For the attention mechanism, they use a modified version of the causal attention mechanism. Specifically, the mechanism works by applying causal attention to each element in the sequence, and simultaneously apply bidirectional attention within each image sequence. This makes it possible for each patch to “pay attention” to the other parts of the image and ensure that each image can only consider image or text sequences that have previously appeared Source.
To generate an image, they randomly sample a Gaussian noise and apply flow matching to predict the target velocity, and iterate the set number of inference steps to generate the images latent representation. The VAE then decodes the value into the final image output Source.
What Can We Do with OmniGen?
OmniGen is capable of numerous tasks, but, more importantly, abstracts away extra steps from the increasingly long process of image generation/editing with AI technologies. Let’s briefly overview each of them before jumping into the coding demo.
-
- Text-to-image generation: Like Stable Diffusion or FLUX, OmniGen is perfectly capable of generating high-quality images on its own with a high degree of performance. In our experience, the quality is very familiar to that of using the baseline Stable Diffusion XL. It will be interesting to see if the same process could be applied to the more modern FLUX and SD 3.5 Large models to give this same capability to those models.
-
- Text-based image editing: OmniGen makes it easy to edit images in a single step with text instruction. It uses an LLM-style prompting format, so asking the model to change the image subject’s hair color is a simple request.
-
-
- Image compositing: OmniGen makes it easy to combine two subject matters seamlessly into novel environments.
-
- Depth/pose estimation: OmniGen comes integrated with the same technologies that make ControlNet’s so effective and is capable of doing the extraction of the pose themselves.
-
- And much more! OmniGen is probably the most versatile single model pipeline ever released. Be sure to try all the examples provided by the demo.
OmniGen Code Demo
Setup the GPU Droplet
Now that we have walked through everything OmniGen brings to the table, we are ready to begin the code demo.

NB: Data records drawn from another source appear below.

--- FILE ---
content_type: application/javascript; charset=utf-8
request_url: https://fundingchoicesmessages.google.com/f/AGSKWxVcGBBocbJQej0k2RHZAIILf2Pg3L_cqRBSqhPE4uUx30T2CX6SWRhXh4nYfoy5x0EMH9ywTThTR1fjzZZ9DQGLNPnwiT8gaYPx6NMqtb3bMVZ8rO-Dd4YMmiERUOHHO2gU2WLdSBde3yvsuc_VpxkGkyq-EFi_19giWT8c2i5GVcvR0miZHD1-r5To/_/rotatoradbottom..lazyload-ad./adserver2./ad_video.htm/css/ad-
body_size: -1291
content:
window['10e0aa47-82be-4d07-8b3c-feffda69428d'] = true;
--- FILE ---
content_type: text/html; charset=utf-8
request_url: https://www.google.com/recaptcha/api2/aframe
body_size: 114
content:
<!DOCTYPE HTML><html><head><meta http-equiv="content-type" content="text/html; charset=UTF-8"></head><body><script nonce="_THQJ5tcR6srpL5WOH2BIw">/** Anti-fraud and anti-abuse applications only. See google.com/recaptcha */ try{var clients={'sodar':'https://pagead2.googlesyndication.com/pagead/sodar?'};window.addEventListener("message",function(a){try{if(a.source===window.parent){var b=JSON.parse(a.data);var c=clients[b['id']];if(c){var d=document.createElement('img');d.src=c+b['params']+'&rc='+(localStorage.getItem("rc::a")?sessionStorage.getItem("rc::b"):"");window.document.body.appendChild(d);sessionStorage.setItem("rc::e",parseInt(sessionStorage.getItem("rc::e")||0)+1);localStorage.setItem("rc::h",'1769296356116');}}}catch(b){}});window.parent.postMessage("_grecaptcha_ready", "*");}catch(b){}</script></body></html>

Install the Packages & Clone the Repository
Once you have successfully SSH’d into your Droplet, we can continue. First, we need to make sure we are in the right directory & clone our repo. Paste the following command into the terminal:
cd ../home
sudo apt-get install git-lfs
git-lfs clone https://huggingface.co/spaces/Shitao/OmniGen
cd OmniGen/
pip3 install requirements.txt
This will do everything we need to setup the environment with all the packages needed to run OmniGen. All that’s left is to run the demo!
„
python3 app.py --share
Click the shareable public link to open the Gradio application in any browser window.
Running the Demo
Now we are ready to run the demo! Begin by testing generation with a simple text prompt. We found the results very similar to baseline SDXL. Afterwards, test out the provided examples at the bottom of the page to get a feel for using the model. We recommend using their skeletons to construct any new generation prompts. Espacially if you use them going forward. The authors have found the best ways to use their own model.
Closing Thoughts
OmniGen is a fascinating step forward for image generation models. In particular, we are impressed by the consolidation of the entire pipeline into a single model file. The file is capable of such a diverse array of tasks, including editing, image composition, and much more. We look forward to the release of the next versions of OmniGen in the coming months as the pipeline framework is spread to other models.